I am a child of the poor South, molded and compacted from the dirt across which my mother and her kin once moved on bare, bruised feet to and fro in the rows of cotton stalks, in the kingdom of the weevil, under the life-giving and life-taking sun. Like them, I am accustomed to weather, to the slow roll of clouds, to the call of the red-winged blackbird, to the scent of pond water, to the sting of mosquito and the maddening rash of poison ivy. It is wintertime today, but those things will come again, and the air will have warmed, and who can say if the rising temperatures may enliven me, even embolden me to the point where I will swing a leg at a puddle and kick a sheet of rainwater across the watching grass?

~ S.K. Orr

2 Comments

  • Lewis

    Excellent post, SK. Thank you.

    This country was once full of stoic men (and women) like the one you helped in hospital. They fought the wars, paid the taxes, and built this country, and now some of their descendants keep it running on life support. I was privileged to know some of them and miss them terribly. I fear that a lot of people are going to miss them in the coming years.
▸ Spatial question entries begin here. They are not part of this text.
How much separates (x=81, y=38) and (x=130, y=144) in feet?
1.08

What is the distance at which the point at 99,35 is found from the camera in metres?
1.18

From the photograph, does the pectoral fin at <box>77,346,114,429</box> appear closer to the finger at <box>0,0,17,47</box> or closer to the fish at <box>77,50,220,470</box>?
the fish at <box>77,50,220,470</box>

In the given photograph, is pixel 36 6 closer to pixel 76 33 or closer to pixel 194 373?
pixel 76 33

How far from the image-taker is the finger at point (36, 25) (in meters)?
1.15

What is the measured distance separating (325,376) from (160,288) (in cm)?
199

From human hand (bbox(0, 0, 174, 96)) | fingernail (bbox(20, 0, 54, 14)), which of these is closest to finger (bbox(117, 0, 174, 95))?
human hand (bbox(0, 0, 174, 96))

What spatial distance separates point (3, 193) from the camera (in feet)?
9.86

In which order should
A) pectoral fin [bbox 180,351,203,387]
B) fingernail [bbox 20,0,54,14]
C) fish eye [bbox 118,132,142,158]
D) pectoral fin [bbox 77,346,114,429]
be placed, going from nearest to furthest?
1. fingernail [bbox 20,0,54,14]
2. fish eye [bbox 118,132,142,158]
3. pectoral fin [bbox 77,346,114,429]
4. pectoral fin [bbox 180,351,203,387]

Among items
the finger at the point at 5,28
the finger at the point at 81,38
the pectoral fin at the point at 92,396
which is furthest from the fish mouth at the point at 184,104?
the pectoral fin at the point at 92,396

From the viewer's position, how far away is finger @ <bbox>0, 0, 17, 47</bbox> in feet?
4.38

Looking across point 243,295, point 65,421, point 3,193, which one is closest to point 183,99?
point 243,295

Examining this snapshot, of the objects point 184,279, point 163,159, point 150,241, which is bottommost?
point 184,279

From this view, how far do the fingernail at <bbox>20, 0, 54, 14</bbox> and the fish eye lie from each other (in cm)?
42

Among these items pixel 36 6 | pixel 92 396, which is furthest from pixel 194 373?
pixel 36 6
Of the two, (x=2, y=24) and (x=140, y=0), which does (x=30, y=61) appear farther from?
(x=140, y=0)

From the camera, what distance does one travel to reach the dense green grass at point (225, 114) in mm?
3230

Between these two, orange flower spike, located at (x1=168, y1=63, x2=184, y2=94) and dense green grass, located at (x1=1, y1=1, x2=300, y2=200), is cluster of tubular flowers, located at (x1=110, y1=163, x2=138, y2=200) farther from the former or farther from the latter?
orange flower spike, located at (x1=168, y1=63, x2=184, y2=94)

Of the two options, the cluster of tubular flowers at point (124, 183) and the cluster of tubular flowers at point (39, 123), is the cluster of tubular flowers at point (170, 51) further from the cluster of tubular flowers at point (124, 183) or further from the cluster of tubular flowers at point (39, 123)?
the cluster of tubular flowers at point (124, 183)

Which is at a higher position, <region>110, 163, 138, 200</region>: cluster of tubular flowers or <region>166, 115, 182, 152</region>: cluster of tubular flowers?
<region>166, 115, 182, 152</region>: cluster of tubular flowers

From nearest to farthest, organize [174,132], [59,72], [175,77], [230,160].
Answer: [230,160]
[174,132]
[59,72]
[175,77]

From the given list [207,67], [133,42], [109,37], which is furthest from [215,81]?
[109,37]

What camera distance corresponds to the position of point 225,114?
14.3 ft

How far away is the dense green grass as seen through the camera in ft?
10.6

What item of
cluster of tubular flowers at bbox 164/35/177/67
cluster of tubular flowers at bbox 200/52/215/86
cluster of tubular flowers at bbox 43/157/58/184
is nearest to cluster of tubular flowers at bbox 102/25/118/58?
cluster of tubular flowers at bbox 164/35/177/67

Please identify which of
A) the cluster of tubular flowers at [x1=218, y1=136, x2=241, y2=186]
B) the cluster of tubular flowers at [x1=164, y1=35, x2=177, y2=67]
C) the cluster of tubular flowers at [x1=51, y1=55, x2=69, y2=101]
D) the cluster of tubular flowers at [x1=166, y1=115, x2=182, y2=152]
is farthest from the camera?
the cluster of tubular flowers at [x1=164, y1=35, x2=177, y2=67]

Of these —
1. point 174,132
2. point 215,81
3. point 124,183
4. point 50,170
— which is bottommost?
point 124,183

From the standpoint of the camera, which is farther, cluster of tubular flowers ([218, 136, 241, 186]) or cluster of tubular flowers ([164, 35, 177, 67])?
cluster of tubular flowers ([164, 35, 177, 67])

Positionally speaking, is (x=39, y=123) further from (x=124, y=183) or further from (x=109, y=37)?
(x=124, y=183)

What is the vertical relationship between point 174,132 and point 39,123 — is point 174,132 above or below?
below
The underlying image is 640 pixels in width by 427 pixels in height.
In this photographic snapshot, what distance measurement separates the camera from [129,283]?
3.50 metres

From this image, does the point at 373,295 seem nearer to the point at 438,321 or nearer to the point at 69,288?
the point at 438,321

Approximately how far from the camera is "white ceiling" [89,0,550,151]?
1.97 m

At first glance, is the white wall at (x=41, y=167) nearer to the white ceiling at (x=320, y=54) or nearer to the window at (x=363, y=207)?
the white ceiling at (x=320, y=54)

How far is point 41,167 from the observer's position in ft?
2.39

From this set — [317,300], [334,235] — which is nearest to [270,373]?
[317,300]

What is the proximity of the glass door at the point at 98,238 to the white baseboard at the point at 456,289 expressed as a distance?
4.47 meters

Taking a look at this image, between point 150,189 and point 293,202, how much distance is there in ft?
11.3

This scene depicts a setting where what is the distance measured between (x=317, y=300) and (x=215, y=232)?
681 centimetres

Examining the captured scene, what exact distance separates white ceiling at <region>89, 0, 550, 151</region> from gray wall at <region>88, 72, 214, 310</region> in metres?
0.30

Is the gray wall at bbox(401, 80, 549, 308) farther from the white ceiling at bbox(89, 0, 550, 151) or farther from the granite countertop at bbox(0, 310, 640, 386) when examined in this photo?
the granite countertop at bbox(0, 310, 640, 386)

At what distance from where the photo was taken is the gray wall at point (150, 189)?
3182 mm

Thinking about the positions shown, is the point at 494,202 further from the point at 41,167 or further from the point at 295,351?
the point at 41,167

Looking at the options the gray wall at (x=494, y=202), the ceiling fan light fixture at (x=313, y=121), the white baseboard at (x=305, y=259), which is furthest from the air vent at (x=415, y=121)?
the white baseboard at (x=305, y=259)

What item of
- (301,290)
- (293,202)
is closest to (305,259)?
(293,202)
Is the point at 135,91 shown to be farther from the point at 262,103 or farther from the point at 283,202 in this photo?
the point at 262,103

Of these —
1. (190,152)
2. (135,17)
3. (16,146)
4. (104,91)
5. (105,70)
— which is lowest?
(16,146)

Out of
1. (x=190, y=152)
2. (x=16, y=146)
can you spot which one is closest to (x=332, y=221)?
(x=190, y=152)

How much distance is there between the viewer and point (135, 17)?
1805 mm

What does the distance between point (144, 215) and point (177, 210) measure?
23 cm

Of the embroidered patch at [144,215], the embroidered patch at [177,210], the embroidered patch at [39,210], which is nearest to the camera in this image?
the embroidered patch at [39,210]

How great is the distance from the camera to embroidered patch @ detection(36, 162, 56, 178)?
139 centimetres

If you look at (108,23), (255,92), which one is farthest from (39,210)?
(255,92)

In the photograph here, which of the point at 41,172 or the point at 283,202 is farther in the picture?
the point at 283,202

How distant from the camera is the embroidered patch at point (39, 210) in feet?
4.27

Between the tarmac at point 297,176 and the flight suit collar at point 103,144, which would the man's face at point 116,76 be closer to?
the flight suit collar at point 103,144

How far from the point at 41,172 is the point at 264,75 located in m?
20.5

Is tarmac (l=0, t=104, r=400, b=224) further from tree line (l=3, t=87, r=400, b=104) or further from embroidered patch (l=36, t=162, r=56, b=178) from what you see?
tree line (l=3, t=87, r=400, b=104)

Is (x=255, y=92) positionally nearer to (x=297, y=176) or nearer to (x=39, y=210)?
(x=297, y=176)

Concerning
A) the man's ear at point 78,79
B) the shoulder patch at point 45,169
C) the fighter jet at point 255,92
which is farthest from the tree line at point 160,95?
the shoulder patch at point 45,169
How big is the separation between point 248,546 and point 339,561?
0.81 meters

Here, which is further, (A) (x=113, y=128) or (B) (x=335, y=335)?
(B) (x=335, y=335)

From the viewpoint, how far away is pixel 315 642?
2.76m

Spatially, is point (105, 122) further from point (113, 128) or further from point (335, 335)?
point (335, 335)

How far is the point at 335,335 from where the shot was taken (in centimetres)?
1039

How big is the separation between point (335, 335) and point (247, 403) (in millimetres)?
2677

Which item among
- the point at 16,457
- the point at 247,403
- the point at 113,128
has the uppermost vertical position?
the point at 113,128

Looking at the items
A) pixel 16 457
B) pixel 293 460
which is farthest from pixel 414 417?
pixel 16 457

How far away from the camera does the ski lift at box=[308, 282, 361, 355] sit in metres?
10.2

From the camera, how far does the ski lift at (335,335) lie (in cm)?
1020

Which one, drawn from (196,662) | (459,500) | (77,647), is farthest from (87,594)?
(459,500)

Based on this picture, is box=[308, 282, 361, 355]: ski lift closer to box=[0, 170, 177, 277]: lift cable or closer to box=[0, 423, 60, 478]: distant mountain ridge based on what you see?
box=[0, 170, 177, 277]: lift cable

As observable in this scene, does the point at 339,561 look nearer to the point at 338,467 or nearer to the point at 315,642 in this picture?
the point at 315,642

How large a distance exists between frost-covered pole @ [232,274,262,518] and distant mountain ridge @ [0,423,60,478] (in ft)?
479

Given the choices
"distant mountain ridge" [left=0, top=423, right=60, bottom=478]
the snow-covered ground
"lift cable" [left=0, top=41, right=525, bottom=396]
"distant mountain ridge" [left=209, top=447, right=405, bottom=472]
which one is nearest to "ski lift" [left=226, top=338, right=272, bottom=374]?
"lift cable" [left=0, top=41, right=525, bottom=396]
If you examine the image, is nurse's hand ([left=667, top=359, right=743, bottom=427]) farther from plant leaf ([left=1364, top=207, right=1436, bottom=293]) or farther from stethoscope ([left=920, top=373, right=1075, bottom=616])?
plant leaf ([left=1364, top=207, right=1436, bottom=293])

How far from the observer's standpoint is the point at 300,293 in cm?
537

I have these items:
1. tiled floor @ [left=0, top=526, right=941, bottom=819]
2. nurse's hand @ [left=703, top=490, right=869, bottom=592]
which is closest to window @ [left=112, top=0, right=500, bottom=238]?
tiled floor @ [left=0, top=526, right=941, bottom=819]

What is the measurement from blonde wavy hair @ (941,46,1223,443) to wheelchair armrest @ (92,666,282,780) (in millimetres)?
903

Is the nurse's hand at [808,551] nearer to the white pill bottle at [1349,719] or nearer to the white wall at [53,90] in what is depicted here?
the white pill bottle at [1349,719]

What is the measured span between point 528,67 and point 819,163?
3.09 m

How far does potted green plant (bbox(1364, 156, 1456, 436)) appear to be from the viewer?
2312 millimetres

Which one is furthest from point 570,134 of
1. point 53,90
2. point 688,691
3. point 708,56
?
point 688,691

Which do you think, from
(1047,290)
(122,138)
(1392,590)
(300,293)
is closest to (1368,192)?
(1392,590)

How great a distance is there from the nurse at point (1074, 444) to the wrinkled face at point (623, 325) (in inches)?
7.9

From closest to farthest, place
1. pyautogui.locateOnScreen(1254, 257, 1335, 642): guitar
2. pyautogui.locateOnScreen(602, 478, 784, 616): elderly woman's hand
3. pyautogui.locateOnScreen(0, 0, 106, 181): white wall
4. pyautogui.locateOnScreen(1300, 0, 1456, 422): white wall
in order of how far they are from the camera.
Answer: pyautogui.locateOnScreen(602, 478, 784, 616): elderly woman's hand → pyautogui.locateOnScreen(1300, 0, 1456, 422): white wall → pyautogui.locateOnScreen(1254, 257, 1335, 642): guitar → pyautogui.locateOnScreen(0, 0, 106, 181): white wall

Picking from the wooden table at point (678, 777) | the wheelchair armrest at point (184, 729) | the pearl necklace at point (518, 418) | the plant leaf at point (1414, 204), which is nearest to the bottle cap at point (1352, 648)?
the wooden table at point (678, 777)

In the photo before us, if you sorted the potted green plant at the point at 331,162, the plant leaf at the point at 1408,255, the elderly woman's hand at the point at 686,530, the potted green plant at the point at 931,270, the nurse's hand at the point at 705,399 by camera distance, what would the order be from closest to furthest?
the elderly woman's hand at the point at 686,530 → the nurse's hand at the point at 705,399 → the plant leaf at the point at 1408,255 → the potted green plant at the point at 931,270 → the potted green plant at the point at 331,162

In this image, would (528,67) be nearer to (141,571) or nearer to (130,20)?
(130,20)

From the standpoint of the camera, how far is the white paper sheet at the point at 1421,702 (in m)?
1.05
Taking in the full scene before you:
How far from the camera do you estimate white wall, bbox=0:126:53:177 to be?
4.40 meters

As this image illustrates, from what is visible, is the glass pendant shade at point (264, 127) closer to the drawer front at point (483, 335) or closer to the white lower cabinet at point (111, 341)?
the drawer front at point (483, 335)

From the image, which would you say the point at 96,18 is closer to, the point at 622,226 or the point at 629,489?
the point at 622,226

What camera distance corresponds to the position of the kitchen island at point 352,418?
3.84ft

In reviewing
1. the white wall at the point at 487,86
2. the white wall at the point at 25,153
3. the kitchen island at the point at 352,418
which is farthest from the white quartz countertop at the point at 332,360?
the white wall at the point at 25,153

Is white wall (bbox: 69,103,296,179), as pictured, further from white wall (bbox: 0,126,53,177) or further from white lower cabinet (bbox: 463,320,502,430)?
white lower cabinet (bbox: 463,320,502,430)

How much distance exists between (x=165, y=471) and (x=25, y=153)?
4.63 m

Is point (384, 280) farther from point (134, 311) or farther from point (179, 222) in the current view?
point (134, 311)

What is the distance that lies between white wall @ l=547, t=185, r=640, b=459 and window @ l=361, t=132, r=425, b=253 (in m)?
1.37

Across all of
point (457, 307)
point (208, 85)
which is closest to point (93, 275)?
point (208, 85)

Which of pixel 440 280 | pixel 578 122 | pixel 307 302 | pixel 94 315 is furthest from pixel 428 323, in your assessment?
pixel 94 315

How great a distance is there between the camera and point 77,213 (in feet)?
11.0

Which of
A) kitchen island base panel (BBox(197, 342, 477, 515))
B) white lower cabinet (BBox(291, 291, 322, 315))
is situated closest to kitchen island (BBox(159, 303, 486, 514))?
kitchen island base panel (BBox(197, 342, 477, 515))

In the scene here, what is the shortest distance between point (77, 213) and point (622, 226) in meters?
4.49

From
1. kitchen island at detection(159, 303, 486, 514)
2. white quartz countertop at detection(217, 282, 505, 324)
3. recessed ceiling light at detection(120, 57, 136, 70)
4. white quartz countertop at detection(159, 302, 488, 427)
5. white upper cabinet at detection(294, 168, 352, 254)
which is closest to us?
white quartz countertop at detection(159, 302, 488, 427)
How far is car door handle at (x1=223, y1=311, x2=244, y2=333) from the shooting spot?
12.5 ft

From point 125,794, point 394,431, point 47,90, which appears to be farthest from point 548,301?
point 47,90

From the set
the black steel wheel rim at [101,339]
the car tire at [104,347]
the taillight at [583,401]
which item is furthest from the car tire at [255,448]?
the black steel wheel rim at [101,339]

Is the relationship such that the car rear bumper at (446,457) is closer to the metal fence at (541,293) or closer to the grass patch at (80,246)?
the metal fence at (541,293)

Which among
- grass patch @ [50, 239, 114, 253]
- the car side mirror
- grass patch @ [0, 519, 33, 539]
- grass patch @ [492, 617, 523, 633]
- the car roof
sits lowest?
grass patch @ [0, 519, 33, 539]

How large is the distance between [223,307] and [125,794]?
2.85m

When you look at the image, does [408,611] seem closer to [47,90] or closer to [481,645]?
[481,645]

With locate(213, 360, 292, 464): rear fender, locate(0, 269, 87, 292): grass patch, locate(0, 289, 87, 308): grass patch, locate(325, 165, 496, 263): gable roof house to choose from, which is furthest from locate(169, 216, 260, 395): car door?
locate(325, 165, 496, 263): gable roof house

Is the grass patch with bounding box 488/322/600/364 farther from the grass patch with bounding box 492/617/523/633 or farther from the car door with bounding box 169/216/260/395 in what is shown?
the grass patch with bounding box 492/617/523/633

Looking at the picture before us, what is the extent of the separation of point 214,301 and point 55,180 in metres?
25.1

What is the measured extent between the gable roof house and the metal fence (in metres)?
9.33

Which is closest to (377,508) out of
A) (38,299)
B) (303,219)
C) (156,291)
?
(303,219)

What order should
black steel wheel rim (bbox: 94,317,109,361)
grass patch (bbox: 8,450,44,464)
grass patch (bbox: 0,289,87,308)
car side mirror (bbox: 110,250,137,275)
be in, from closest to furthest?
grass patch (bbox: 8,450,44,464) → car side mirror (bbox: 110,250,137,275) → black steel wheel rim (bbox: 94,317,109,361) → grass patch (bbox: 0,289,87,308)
    Also, thank God for real nurses!

    • admin

      So kind of you, Lewis. Yes, I’m grateful for the real nurses, but I’m realistic enough to realize that they are a tiny minority among the ones I’ve worked with for years. The entire medical/pharma complex is deeply corrupt and disturbingly incompetent. In other words, they fit in perfectly with today’s “American” society.

      The tough people with the strong work ethic who build this once-nation are not only gone, their progeny seem more interested in throwing hissy fits than in hitching up their britches and doing something practical to address the problems.

      Good to hear from you, brother.